Actu
SecurEnvoy warns businesses on dangers of Mozilla Persona single-sign-on service
October 2012 by SecurEnvoy
Commenting on the launch of the beta of Mozilla’s Persona service - which is designed to offer desktop and mobile users of Firefox a single-sign-on (SSO) login process on a wide variety of Web sites and services - SecurEnvoy says the service could prove a security risk for businesses.
According to Andy Kemshall, CTO and co-founder of SecurEnvoy, unlike similar services from Facebook and Google, Persona looks set to be introduced as a de-facto standard to users of the mobile version of the Firefox browser, which is now gaining ground against the competition.
"From there it’s a convenient hop for mobile Firefox users to start using the Persona service on their desktop, but SSO is only as secure as its weakest link - and I have not seen anything to persuade me that the Persona service is any more secure than a conventional ID/password combination," he said.
"If anything, the pervasive nature of the Persona service - which is based on the Mozilla BrowserID project - is less secure simply because it will be used on multiple platforms across multiple sites, meaning the security is only as strong as the weakest site’s security," he added.
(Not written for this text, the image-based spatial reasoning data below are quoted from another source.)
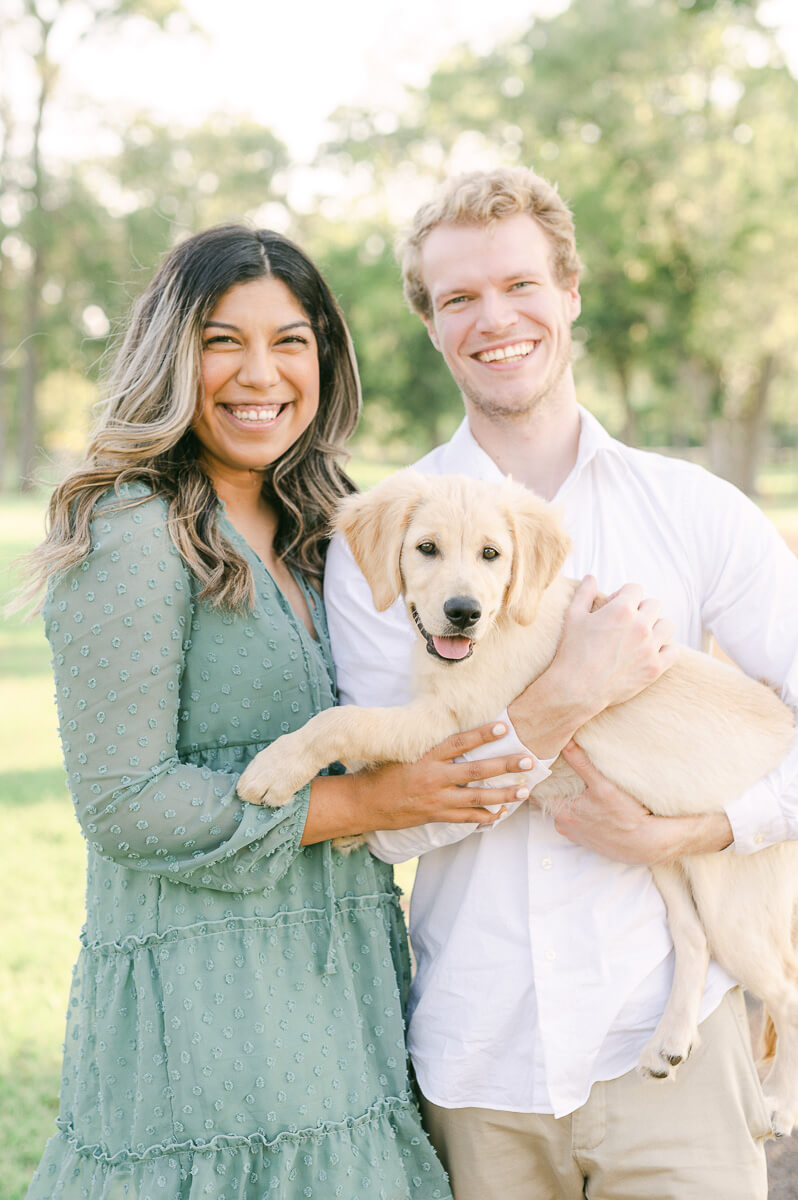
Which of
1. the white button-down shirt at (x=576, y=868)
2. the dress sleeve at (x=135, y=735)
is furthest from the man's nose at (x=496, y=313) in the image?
the dress sleeve at (x=135, y=735)

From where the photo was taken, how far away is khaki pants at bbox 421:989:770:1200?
260 cm

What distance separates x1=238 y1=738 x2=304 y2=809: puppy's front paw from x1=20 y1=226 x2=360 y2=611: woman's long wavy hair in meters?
0.44

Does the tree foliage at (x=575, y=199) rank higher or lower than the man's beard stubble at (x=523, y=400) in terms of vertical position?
higher

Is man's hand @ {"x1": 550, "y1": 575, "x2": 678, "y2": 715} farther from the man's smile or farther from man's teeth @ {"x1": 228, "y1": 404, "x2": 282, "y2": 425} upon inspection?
man's teeth @ {"x1": 228, "y1": 404, "x2": 282, "y2": 425}

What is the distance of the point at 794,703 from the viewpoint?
3.02m

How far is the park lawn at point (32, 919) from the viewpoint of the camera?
4480 mm

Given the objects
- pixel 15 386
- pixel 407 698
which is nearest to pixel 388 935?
pixel 407 698

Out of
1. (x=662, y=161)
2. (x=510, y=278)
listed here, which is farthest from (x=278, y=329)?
(x=662, y=161)

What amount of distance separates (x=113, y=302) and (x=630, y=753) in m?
35.7

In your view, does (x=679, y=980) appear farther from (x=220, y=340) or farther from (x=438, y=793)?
(x=220, y=340)

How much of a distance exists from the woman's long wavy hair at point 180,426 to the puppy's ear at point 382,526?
0.74ft

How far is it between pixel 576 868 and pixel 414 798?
496 mm

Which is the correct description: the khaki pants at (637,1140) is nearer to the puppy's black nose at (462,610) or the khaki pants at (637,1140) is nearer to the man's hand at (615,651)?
the man's hand at (615,651)

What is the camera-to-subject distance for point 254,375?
2.93 meters
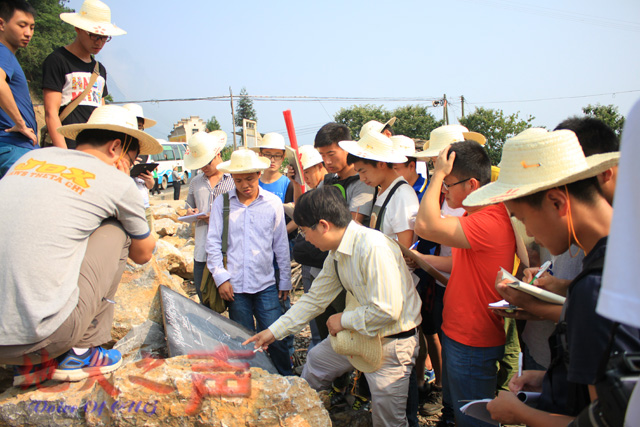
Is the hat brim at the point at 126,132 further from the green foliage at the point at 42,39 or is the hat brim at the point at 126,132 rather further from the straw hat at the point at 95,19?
the green foliage at the point at 42,39

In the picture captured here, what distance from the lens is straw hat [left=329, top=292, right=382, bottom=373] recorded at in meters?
2.40

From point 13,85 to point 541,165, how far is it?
3.73 meters

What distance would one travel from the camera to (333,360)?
2.76 m

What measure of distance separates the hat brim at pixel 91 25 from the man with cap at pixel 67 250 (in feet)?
5.16

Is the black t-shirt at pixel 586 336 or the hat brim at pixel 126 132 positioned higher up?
the hat brim at pixel 126 132

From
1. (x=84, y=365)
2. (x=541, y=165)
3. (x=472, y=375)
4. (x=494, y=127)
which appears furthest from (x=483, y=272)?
(x=494, y=127)

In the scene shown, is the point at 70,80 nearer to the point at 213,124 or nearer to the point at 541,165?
the point at 541,165

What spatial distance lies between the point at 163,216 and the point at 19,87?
6584 mm

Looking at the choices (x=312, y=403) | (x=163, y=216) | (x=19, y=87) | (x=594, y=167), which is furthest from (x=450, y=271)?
(x=163, y=216)

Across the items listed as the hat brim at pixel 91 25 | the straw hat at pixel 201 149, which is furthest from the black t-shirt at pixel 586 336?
the hat brim at pixel 91 25

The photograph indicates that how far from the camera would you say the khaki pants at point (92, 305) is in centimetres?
195

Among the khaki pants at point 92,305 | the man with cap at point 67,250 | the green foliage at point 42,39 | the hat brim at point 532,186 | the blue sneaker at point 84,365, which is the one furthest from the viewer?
the green foliage at point 42,39

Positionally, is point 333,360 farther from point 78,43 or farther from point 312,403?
point 78,43

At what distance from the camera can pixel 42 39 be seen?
29.0 meters
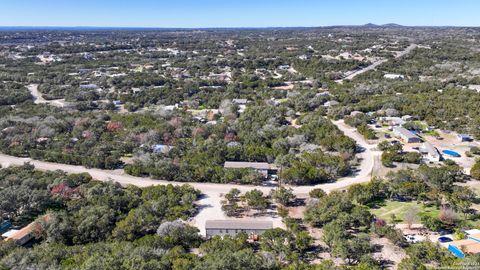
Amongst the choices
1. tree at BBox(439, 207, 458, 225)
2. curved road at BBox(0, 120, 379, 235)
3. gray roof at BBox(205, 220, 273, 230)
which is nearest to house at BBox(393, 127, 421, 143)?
curved road at BBox(0, 120, 379, 235)

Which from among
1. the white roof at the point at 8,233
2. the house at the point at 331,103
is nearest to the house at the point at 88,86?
the house at the point at 331,103

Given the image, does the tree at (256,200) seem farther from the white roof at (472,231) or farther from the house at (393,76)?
the house at (393,76)

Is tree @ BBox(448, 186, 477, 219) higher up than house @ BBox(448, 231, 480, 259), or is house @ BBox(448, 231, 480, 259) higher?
tree @ BBox(448, 186, 477, 219)

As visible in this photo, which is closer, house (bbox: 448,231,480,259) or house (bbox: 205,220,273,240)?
house (bbox: 448,231,480,259)

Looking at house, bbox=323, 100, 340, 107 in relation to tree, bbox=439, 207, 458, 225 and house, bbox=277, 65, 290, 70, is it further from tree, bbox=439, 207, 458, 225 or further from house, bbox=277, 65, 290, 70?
house, bbox=277, 65, 290, 70

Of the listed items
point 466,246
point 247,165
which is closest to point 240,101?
point 247,165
The CTO of the inventor of tokenless two-factor authentication (2FA) technology went on to say that if any of the mobile devices were logged on in a public environment, hacker can easily “shoulder surf” the Persona login credentials for the user - so gaining access to multiple sites in the process.
It doesn’t, he says, take a security expert to realise the dangers of using Persona for business services, which he likens to the usage of financial account aggregation services designed to allow access to multiple - and disparate - bank and credit card accounts via a single portal.
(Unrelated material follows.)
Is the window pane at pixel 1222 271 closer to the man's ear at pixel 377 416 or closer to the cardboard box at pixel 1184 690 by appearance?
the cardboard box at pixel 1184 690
These aggregation services, whilst popular, he adds, are a clear security risk, which is why a growing number of banks expressly forbid their usage in their terms and conditions. If an account holder uses such services, they do so at their own risk.
"The irony about Persona is that we have developed a tokenless 2FA process that uses a mobile phone for authentication, meaning that smartphone Persona users could move on up to the far higher security benefits of our SecurAccess solution for accessing businesses applications and data,” he said.
“Persona may be a great idea for simple consumer applications such as low-security social networking Web sites and services, but there are distinct dangers of using the service for business applications. We think it’s far too easy for a member of staff to use Persona for `securing’ access to a Web portal where business information is being stored,” he added.